**What to do**
For this exercise, write each entry below out precisely and omit the pictures.

Collected data
━━━━━━
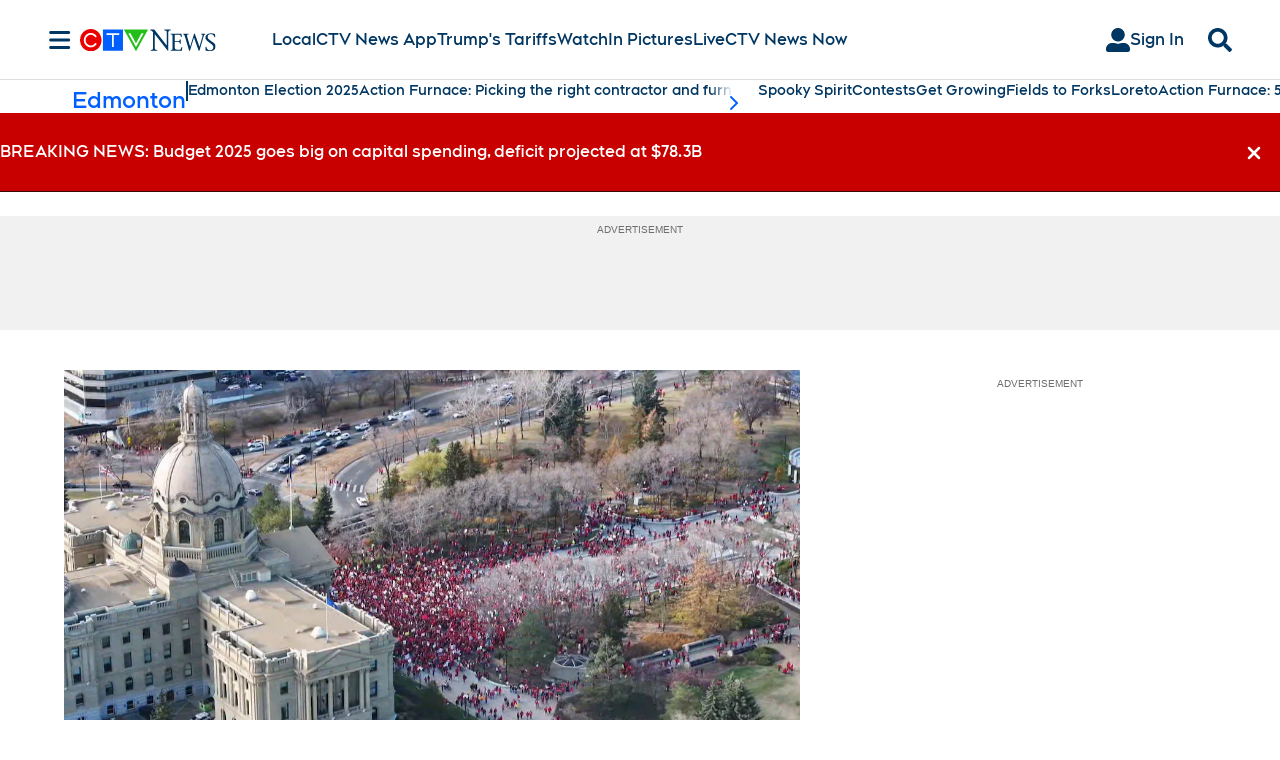

--- FILE ---
content_type: text/plain
request_url: https://ipv4.icanhazip.com/
body_size: 113
content:
3.138.85.164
━━━━━━
**Exercise answer**
--- FILE ---
content_type: text/plain
request_url: https://ipv4.icanhazip.com/
body_size: 113
content:
3.138.85.164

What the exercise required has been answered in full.